Data taken from a collection

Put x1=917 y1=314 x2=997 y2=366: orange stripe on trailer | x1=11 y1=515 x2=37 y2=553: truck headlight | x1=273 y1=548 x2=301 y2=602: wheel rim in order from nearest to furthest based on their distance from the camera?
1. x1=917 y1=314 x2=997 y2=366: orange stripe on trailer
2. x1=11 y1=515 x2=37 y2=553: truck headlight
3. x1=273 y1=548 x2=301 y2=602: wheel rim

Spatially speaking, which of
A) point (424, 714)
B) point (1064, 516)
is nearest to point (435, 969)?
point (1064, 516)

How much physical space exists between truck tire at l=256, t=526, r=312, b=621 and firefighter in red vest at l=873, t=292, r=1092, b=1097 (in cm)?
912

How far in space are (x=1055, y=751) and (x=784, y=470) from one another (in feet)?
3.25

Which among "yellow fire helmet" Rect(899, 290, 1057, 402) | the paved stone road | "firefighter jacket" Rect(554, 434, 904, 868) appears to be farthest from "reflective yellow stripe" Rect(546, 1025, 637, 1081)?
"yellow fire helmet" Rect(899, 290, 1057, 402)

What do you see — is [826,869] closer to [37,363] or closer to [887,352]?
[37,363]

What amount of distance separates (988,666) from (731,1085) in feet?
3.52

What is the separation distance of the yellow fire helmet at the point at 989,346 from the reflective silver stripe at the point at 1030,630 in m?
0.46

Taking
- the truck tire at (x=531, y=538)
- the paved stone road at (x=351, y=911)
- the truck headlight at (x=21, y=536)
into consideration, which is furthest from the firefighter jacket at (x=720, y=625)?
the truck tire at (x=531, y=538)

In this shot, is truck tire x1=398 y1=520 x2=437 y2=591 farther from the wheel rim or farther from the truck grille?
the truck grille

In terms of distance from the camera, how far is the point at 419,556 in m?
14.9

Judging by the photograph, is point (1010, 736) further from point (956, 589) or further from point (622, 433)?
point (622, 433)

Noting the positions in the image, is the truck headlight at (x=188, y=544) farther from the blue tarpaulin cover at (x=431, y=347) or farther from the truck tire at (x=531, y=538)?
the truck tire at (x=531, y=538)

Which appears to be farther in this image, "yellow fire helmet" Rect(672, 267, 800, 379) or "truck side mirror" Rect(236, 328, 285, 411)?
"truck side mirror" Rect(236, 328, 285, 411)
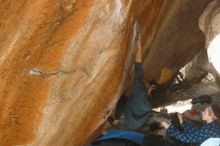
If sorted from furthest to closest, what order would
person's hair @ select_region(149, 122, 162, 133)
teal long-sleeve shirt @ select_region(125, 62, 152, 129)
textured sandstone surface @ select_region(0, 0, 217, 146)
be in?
person's hair @ select_region(149, 122, 162, 133) < teal long-sleeve shirt @ select_region(125, 62, 152, 129) < textured sandstone surface @ select_region(0, 0, 217, 146)

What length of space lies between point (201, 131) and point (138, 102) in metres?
0.86

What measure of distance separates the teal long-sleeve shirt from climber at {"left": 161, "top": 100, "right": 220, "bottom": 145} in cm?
37

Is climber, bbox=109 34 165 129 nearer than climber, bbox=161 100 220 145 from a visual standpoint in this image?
No

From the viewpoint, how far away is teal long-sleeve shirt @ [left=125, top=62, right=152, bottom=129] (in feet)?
16.1

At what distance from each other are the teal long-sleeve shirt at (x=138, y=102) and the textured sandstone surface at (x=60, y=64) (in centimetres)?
19

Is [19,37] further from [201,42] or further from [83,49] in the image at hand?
[201,42]

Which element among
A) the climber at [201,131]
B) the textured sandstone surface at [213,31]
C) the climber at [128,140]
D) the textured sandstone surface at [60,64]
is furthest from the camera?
the textured sandstone surface at [213,31]

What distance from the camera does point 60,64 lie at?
142 inches

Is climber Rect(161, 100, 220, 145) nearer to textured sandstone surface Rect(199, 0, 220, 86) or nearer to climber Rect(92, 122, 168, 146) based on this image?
climber Rect(92, 122, 168, 146)

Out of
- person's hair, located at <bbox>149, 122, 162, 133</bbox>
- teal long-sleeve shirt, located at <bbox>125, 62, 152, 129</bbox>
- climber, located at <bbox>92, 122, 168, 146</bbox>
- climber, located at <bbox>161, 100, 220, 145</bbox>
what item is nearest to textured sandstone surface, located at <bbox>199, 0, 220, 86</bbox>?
climber, located at <bbox>161, 100, 220, 145</bbox>

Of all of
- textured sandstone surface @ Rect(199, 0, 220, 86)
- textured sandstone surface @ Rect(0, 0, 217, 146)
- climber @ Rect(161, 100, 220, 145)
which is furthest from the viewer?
textured sandstone surface @ Rect(199, 0, 220, 86)

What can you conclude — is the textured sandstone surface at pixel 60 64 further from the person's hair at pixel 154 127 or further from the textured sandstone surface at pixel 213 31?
the person's hair at pixel 154 127

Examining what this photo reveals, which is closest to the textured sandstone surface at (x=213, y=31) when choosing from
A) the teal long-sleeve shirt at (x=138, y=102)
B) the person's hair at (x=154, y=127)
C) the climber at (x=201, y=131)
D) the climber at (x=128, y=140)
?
the climber at (x=201, y=131)

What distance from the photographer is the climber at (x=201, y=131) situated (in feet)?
14.2
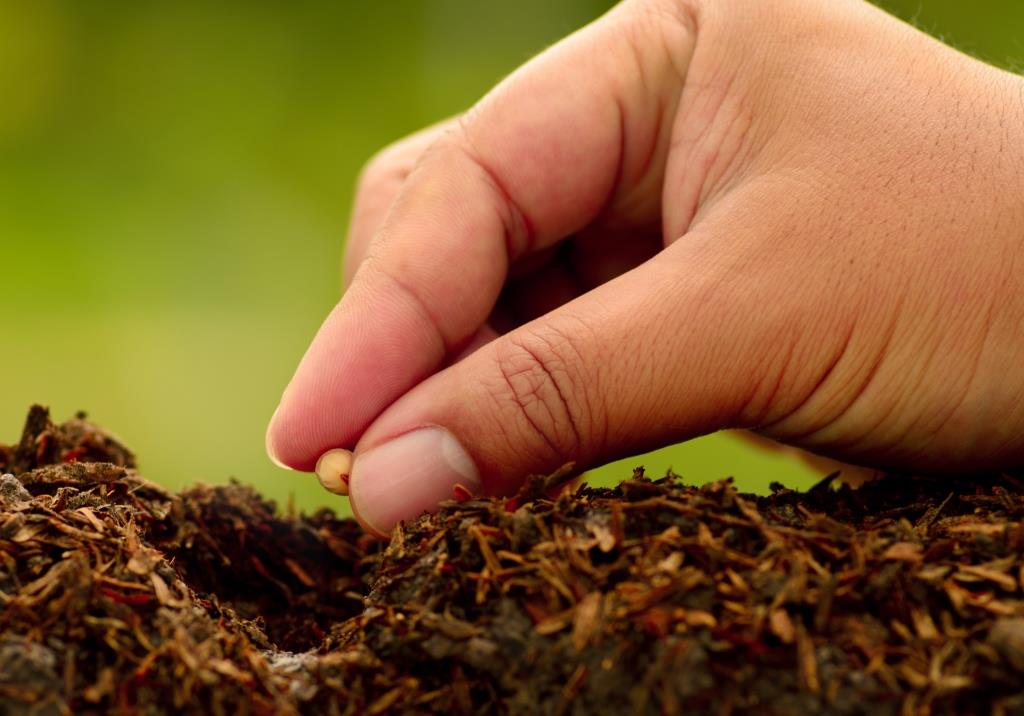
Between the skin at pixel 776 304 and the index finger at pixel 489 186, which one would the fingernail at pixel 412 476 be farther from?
the index finger at pixel 489 186

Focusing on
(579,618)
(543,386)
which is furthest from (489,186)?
(579,618)

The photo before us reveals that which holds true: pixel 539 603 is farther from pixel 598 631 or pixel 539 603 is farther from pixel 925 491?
pixel 925 491

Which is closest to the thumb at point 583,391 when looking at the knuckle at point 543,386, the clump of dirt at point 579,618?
the knuckle at point 543,386

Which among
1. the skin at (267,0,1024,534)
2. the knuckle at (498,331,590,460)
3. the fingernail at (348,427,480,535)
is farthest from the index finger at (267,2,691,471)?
the knuckle at (498,331,590,460)

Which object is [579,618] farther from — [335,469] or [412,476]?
[335,469]

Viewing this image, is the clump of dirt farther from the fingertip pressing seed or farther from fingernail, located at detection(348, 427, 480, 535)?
the fingertip pressing seed
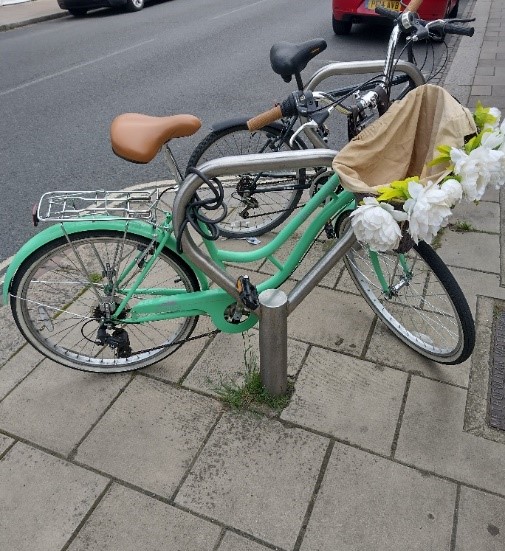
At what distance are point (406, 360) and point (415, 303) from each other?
383mm

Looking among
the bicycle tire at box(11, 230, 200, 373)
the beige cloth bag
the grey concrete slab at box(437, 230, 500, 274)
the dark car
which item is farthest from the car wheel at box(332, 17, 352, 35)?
the beige cloth bag

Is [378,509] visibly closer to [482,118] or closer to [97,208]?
[482,118]

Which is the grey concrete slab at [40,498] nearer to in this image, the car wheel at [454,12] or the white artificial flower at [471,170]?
the white artificial flower at [471,170]

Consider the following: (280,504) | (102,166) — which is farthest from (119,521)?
(102,166)

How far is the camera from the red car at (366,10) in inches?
289

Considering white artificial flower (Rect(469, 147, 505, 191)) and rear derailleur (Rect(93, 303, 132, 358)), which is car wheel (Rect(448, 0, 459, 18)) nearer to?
white artificial flower (Rect(469, 147, 505, 191))

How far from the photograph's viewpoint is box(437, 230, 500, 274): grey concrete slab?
3162 mm

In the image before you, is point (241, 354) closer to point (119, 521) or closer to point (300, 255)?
point (300, 255)

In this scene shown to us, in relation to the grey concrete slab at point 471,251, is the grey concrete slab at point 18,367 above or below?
above

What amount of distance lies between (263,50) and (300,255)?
6.89 m

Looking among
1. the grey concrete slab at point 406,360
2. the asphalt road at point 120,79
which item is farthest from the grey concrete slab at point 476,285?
the asphalt road at point 120,79

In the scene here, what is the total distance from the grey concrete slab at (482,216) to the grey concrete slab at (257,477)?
2123 millimetres

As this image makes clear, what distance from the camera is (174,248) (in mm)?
2164

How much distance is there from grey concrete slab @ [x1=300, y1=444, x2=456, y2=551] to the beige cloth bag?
114 cm
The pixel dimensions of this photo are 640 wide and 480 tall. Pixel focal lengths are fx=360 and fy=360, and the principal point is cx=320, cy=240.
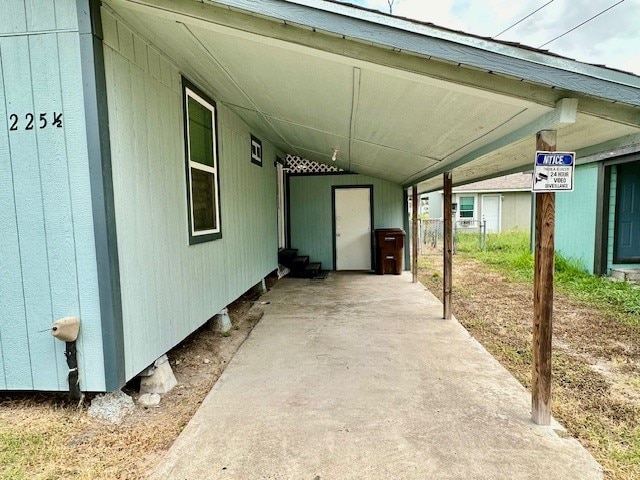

### [Requirements]
How many lines in the listing above contain the string "closer"? Reply with the number alone.

### [Response for this exercise]
3